Once your marketing campaigns are up and running, it’s equally if not more important to examine those campaigns for effectiveness. How are customers traveling through the sales funnel; what channels are they interacting with and acting on; and what mix of those channels is being most effective in getting customers through and out the bottom of the funnel as conversions?
That’s attribution, and it’s another key tool in any enterprise marketer’s tool belt. Companies such as LeadsRx provide impartial multi-touch attribution insights to marketers and marketing agencies so ad spend is properly optimized and consumers accurately targeted.
5. Leverage influencers
Many companies may initially scoff at an opportunity to engage a Kardashian to help them brand and position their product. Nevertheless, influencer marketing is just as valuable today as it was 10 years ago – perhaps even more so. Influencer marketing is no longer solely dominated by those individuals with a large social media following but no other discernible talent.

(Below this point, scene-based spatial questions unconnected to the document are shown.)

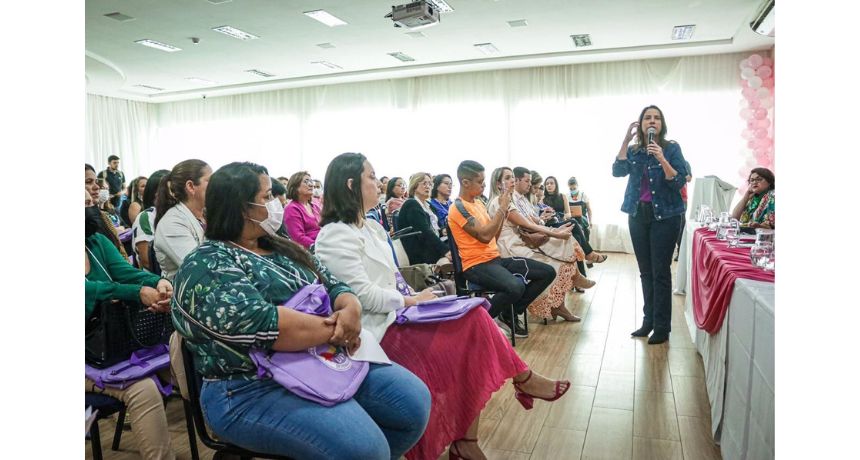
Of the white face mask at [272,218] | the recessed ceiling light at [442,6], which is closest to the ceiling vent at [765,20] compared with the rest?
the recessed ceiling light at [442,6]

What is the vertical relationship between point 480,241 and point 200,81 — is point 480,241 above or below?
below

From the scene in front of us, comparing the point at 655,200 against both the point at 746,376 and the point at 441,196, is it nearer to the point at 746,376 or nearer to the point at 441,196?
the point at 746,376

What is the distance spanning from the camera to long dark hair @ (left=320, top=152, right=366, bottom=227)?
89.7 inches

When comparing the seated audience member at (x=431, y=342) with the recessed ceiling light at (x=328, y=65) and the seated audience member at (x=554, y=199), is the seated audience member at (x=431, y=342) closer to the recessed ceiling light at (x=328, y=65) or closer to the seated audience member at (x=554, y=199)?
the seated audience member at (x=554, y=199)

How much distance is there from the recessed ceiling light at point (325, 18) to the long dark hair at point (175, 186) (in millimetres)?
4621

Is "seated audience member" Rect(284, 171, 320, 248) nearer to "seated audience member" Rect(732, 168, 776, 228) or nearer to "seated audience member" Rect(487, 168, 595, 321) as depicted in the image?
"seated audience member" Rect(487, 168, 595, 321)

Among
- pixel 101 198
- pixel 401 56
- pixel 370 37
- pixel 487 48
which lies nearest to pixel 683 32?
pixel 487 48

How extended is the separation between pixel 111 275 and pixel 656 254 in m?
2.97

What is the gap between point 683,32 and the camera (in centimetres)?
823

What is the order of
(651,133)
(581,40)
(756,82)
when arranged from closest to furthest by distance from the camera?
(651,133)
(581,40)
(756,82)

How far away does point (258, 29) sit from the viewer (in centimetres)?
753

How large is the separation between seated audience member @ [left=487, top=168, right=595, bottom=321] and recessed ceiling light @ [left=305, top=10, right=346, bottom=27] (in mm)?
3470

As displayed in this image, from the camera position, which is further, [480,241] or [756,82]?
[756,82]
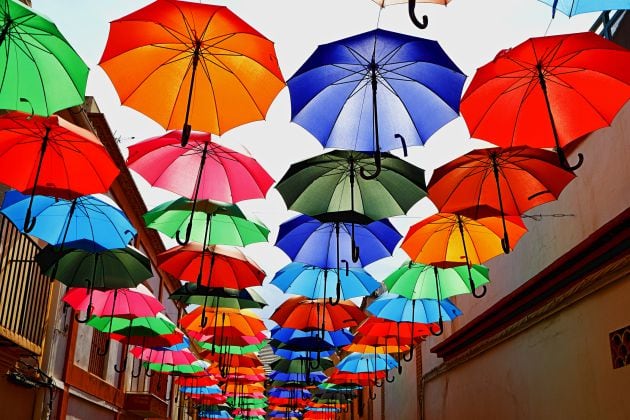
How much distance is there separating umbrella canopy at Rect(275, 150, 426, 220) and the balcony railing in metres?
3.49

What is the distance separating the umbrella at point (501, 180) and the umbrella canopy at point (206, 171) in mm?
1845

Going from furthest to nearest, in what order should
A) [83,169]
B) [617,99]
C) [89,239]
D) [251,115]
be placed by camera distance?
[89,239]
[83,169]
[251,115]
[617,99]

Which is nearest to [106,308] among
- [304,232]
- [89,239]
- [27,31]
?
[89,239]

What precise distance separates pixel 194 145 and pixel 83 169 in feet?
3.82

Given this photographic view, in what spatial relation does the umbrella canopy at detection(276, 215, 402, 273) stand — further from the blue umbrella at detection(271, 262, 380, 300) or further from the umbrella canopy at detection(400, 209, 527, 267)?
the blue umbrella at detection(271, 262, 380, 300)

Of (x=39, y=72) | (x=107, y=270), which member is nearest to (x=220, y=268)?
(x=107, y=270)

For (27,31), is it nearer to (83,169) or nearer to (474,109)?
(83,169)

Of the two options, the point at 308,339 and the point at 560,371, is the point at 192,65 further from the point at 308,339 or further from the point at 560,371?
the point at 308,339

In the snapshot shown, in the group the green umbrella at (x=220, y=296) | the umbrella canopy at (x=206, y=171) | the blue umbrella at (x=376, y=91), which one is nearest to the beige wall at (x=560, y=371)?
the blue umbrella at (x=376, y=91)

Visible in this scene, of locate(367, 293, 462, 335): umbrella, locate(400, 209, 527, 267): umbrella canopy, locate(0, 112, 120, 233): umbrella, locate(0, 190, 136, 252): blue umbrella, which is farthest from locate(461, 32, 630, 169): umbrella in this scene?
locate(367, 293, 462, 335): umbrella

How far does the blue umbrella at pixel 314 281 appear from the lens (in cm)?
947

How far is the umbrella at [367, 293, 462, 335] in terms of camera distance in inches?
393

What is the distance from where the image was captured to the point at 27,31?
4.62 meters

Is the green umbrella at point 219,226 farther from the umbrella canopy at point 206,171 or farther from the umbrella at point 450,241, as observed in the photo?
the umbrella at point 450,241
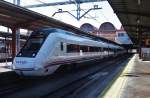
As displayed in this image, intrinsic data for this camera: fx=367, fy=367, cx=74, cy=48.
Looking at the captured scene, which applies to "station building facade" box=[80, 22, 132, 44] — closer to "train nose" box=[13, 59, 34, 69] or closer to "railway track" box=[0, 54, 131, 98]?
"railway track" box=[0, 54, 131, 98]

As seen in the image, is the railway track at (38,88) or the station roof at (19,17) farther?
the station roof at (19,17)

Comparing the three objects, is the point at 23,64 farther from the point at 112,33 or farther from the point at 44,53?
the point at 112,33

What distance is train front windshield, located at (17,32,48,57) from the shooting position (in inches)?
738

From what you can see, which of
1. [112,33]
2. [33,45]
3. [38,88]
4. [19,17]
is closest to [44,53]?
[33,45]

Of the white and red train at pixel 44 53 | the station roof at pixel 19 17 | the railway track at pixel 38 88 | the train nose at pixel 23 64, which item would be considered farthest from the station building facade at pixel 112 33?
the train nose at pixel 23 64

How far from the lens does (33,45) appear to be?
1941 centimetres

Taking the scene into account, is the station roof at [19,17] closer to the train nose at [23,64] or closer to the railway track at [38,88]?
the train nose at [23,64]

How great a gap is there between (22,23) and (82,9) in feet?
43.2

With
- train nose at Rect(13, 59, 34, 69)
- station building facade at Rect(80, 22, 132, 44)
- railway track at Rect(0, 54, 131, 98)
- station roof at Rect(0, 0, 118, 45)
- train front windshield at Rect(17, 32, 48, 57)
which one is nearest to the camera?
railway track at Rect(0, 54, 131, 98)

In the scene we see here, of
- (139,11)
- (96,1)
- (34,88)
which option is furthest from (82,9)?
(34,88)

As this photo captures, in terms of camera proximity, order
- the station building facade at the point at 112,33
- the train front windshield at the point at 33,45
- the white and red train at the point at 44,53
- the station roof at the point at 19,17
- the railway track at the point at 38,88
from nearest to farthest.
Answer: the railway track at the point at 38,88 → the white and red train at the point at 44,53 → the train front windshield at the point at 33,45 → the station roof at the point at 19,17 → the station building facade at the point at 112,33

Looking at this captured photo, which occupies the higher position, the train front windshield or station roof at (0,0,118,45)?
station roof at (0,0,118,45)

More companies are leveraging celebrities and other well-known people who also have social media followers numbering in the millions. An expertly placed influencer as part of a digital marketing campaign can realize a significant increase in opens, clicks, leads and sales, primarily because the audience trusts that influencer.
An ideal example is the use of adventurer Devin Graham and his partnership with Subaru. The car company leveraged Graham’s 5.8 million YouTube subscribers to develop a video of him and his friends taking a 500-foot jump off a cliff before climbing into a Subaru and driving away. So far, the video has garnered 1.2 million views and more than 20,000 likes. This continues Subaru’s push to marry its brand and vehicles with millennials and authenticity.
None of the methods discussed above are the result of rocket science, secret insight, or genius level thinking. Rather, these are practices that any organization can incorporate in order to maximize data-driven digital marketing campaigns. If used properly, some of these overlooked methods just might be what your digital marketing campaign needs.